Foi um encontro raro entre dois inimigos de várias décadas. Sem relações diplomáticas desde 1980, na sequência de crise de reféns, Teerão e Washington iniciaram este sábado conversações para alcançar um novo acordo sobre o programa nuclear iraniano, depois de Trump ter abandonado o anterior, em maio de 2018.
Tal como nesse entendimento, firmado há dez anos, também neste caso as conversações foram facilitadas pela mediação da diplomacia de Omã.
Este sábado, em Muscat, o ministro iraniano dos Negócios Estrangeiros, Abbas Araghchi, e o enviado do presidente norte-americano, Steve Witkoff, estiveram envolvidos nas discussões para "lançar um processo de diálogo e negociação com o objetivo comum de chegar a um acordo justo e vinculativo".
De acordo com um comunicado do Ministério iraniano dos Negócios Estrangeiros, Abbas Araghchi e Steve Witkoff "concordaram em continuar as discussões na próxima semana", mais concretamente "no próximo sábado".

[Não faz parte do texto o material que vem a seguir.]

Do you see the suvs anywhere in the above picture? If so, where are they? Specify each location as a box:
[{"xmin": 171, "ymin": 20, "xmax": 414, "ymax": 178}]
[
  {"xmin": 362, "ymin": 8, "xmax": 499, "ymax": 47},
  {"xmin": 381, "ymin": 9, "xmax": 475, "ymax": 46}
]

O ministro dos Negócios Estrangeiros do Irão afirmou mesmo que as diplomacias iraniana e norte-americana estão "muito próximas" de chegar a um acordo sobre o conteúdo das negociações. e que as conversações de hoje decorreram numa atmosfera "cordial" e "construtiva", "baseada no respeito mútuo".
"O Irão e os Estados Unidos querem um acordo no curto prazo. Não queremos negociar por negociar", afirmou o MNE iraniano em declarações à televisão estatal, citado pela agência Reuters.
Em comunicado, Teerão adianta que os dois responsáveis conversaram
diretamente por "alguns minutos". Na antecâmara da reunião, Donald Trump
tinha anunciado negociações "diretas" com Teerão, que por sua vez tinha
mostrado disponibilidade apenas para negociações indiretas.
De acordo com a agência Reuters, que cita o porta-voz do MNE iraniano, as conversações deste sábado decorreram de forma indireta, tal como o Irão pretendia. Cada delegação esteve na sua respetiva sala e trocava mensagens através do ministro dos Negócios Estrangeiros de Omã.
No final de duas horas e meia de negociações indiretas, à saída das conversações, os chefes das delegações iraniana e norte-americana "conversaram durante alguns minutos" na presença do Ministro dos Negócios Estrangeiros de Omã.
"Quero que o Irão seja um país maravilhoso"
Karim Bitar, académico e professor da Sciences Po, em Paris, considera que a abertura por parte do Irão se deve em muito à intenção de assegurar "a sobrevivência do regime".
Em declarações à agência France Presse, Teerão pretende com estas negociações "conseguir algum oxigénio, um alívio de sanções" para dar fôlego à economia, uma vez que o regime "se tornou bastante impopular" nos últimos anos.
Nos últimos meses, o presidente norte-americano ameaçou com o recurso a ações militares caso não fosse alcançado nenhum acordo. "Quero que o Irão seja um país maravilhoso, grandioso e feliz. Mas não pode ter uma arma nuclear", afirmou Donald Trump na sexta-feira.
O clima de tensão entre os dois países tem sido recorrente ao longo das últimas décadas. Desde que tomou posse como presidente do Estados Unidos. Logo em fevereiro, o novo líder norte-americano anunciou a sua política de "pressão económica máxima" sobre o Irão, incluindo sanções,
seguindo a orientação que adotada no primeiro mandato, entre 2017 e 2021, quando Trump tomou a decisão de retirar os Estados Unidos do acordo sobre o programa nuclear do Irão (também conhecido por Joint Comprehensive Plan of Action - JCPOA).
O entendimento, assinado em julho de 2015, ainda durante a Administração Obama, previa o levantamento de sanções em troca de um maior controlo do programa nuclear iraniano. À data da saída dos Estados Unidos, Teerão cumpria com os termos do acordo, mas acabou por ultrapassar os limites do mesmo um ano após a retirada de Washington, e foi-se afastando progressivamente do texto.
Esta semana, a poucos dias das negociações de hoje em Omã, o Irão ameaçou mesmo a
expulsão de inspetores da Agência Internacional de Energia Atómica (AIEA), a entidade da ONU a quem foi atribuída a responsabilidade de supervisionar as instalações nucleares iranianas aquando da assinatura do acordo há dez anos.